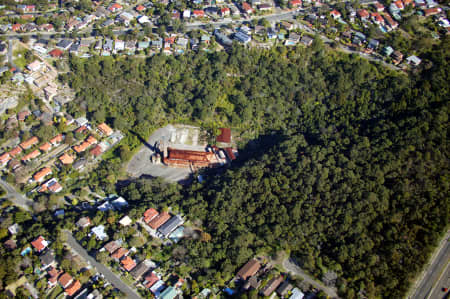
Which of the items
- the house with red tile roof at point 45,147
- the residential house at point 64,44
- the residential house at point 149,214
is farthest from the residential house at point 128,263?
the residential house at point 64,44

● **Short problem**
Copy the text of the records exactly as it appears, leaving out the pictures.

● **Result of the exercise**
Which of the items
- the house with red tile roof at point 45,147
- the residential house at point 64,44
- the residential house at point 149,214
is farthest from the residential house at point 128,263?
the residential house at point 64,44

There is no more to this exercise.